Infectivity of tuberculosis
Active TB will, if untreated, infect 10—15 people every year, so is a major public health concern. Those with pulmonary tuberculosis who are found to have AAFB in their sputum or BAL are considered infectious and called ‘smear-positive. These patients are usually admitted to a negative pressure isolation room on the ward, commenced on antituberculous treatment and kept in isolation for two weeks. After this time, in most cases, they will no longer be considered infectious, although when the bacterial load is large, a longer period of isolation may be required. If there is any doubt about multi-drug resistance, then the individual should be kept in isolation until the sensitivities are confirmed. Healthcare workers should wear a proper protective mask as should the patient if he or she were to go outside the room for any reason. Extrapulmonary tuberculosis cannot be caught, even by close contacts.
Approximately 1—3% of close contacts of a smearpositive patient will be found to have the active disease. It is important, therefore, to assess the close contacts of the index case to see if they might have contracted tuberculosis. This includes close family members and work colleagues. This is important because contacts who might have been infected may not show any clinical symptoms which may later become activated. These individuals are considered to have latent tuberculosis. Contact tracing involves clinical assessment of symptoms, CXR, tuberculin testing, Quanteferon testing, and BCG status.
MTB is a notifiable disease and should be reported to Public Health England. The Public
Health consultant will be involved in any case of outbreak in the community. The Occupational Health Department will be involved in identifying and managing healthcare workers in any setting, for example, hospital or nursing home.
Screening of immigrants
All individuals arriving in the UK from areas of high prevalence of MTB are screened with a health status interview, evidence of BCG vaccination and a CXR, usually done at their country of origin. A tuberculin test is carried out in those younger than 35 years.
Individuals who are exposed to the organism but do not develop active disease are considered to have latent tuberculosis. The organism lies dormant because the host’s immune system contains it. These individuals are asymptomatic, are not infectious and will have a normal CXR, but will have a strongly positive tuberculin reaction.
These individuals are at risk of reactivation of tuberculosis at a later stage, for example, when they are older or become immunocompromised. Identifying and treating individuals with latent TB infection reduces the risk of reactivation which is 5—10%. The risk is greatest within the first two years of acquiring the infection.
Individuals with latent tuberculosis should be offered chemoprophylaxis, usually with INH for six months or INH and RIF for three months. As discussed earlier, there is a risk of a rise in liver enzymes, therefore liver function tests should be checked prior to starting treatment and one week later. Individuals who are candidates for biological therapy, such as anti-TNF-a treatment, which is commonly given for a variety of rheumatological, dermatological, and gastroenterological conditions, or those who are going to have chemotherapy or organ transplant, should also receive chemoprophylaxis.

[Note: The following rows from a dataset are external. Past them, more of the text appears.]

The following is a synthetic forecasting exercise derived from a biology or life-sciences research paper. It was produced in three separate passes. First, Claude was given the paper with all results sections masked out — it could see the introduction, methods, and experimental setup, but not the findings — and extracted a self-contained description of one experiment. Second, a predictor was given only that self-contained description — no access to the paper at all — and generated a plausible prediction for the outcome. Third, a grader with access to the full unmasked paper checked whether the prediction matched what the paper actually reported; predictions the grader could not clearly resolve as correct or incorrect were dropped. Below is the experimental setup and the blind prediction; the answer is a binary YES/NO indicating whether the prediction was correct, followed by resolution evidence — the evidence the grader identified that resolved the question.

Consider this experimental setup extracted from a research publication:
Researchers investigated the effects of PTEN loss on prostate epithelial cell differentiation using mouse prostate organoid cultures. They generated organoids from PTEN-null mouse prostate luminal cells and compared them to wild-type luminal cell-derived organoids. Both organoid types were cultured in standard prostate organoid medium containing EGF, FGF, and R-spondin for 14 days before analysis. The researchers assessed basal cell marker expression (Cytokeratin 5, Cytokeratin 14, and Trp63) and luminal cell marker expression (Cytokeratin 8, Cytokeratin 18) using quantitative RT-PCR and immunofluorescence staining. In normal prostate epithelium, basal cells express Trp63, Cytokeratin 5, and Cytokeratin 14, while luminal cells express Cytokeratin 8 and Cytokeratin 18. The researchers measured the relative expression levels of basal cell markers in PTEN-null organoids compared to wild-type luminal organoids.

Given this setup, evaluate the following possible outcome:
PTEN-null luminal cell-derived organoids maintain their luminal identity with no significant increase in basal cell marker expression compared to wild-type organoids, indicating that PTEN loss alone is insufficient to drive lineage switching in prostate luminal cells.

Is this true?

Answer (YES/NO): NO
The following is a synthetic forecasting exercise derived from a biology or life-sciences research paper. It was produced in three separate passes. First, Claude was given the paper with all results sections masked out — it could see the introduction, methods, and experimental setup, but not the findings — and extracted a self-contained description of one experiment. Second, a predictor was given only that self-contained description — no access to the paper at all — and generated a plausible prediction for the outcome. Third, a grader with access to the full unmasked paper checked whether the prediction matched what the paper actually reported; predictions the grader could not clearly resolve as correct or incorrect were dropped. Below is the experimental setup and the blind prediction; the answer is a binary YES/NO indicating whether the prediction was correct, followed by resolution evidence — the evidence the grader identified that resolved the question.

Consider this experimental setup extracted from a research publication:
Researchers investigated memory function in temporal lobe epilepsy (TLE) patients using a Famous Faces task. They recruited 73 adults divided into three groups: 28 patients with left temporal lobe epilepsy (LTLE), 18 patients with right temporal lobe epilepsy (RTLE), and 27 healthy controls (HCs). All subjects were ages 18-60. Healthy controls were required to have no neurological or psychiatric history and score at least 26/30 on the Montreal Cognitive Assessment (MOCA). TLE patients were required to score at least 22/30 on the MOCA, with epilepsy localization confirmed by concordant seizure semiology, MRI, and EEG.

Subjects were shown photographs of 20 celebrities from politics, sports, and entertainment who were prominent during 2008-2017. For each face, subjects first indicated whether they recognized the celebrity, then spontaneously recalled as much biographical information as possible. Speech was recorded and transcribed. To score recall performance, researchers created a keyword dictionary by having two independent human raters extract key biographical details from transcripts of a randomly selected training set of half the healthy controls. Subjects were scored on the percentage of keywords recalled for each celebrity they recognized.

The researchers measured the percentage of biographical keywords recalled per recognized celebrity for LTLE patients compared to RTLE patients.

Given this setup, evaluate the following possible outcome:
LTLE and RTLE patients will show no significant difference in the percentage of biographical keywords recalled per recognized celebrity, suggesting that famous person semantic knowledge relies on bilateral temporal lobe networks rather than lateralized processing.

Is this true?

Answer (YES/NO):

In London, the ‘Find and Treat’ initiative screens patients at high risk of developing TB by CXR and symptom enquiry as there is evidence that reactivation of latent disease accounts for more new cases than new infections from transmission.
Prevention of Mycobacterium tuberculosis (MTB)
The BCG vaccination, containing a live attenuated strain of mycobacterium bovis, is offered to the children of high risk groups, such as immigrants, ethnic minorities, and healthcare workers who may be exposed to TB. Neonates and infants up to the age of three months can be given the BCG vaccination without tuberculin testing. Older children need Heaf testing to demonstrate a negative response before immunisation. The BCG provides 75% protection against the disease for a period of 15 years. The protective effect is stronger for TB meningitis than for pulmonary disease. There is little evidence that BCG offers protection when given to adults.
Treatment of multi-drug-resistant tuberculosis (MDRTB)
Multi-drug-resistant TB (MDRTB) occurs in those who have had a failure of treatment with anti-tuberculous drugs, usually in those who did not complete the treatment regime. The majority of these are from Africa or the Indian sub-continent, and rates of MDRTB have doubled in the UK in the past decade due to immigration. The rate of resistance is 8% for isoniazid, 1.7% for rifampicin and 1.2% for both. MDRTB causes approximately 10% of all TB deaths worldwide.
Patients with MDRTB must be isolated as they pose a huge public health risk. Outbreaks occurring in hospitals and prisons result in high mortality. MDRTB is managed in centres with expertise and experience. A prolonged course of second line drugs, for up to 24 months, may be required. Box 8.9 lists the second and third line drugs used for MDRTB. There is less evidence for the efficacy of the third line drugs.
In cases of MDRTB where drugs appear ineffective or when there are serious side effects from drug therapy, a lobectomy or pneumonectomy could be considered to remove the infected lung.
Box 8.9 Drugs used to treat MDRTB.
Second line drugs
• Aminoglycosides: amikacin, kanamycin
• Polypeptides: Capreomycin, viomycin, enviomycin
• Fluroquinolones: ciprofloxacin, levofloxacin, moxifloxacin
• Thioamides: ethionamide, prothionamide
Third line drugs
Pulmonary complications of mycobacterium tuberculosis
Box 8.10 lists some of the pulmonary complications of MTB.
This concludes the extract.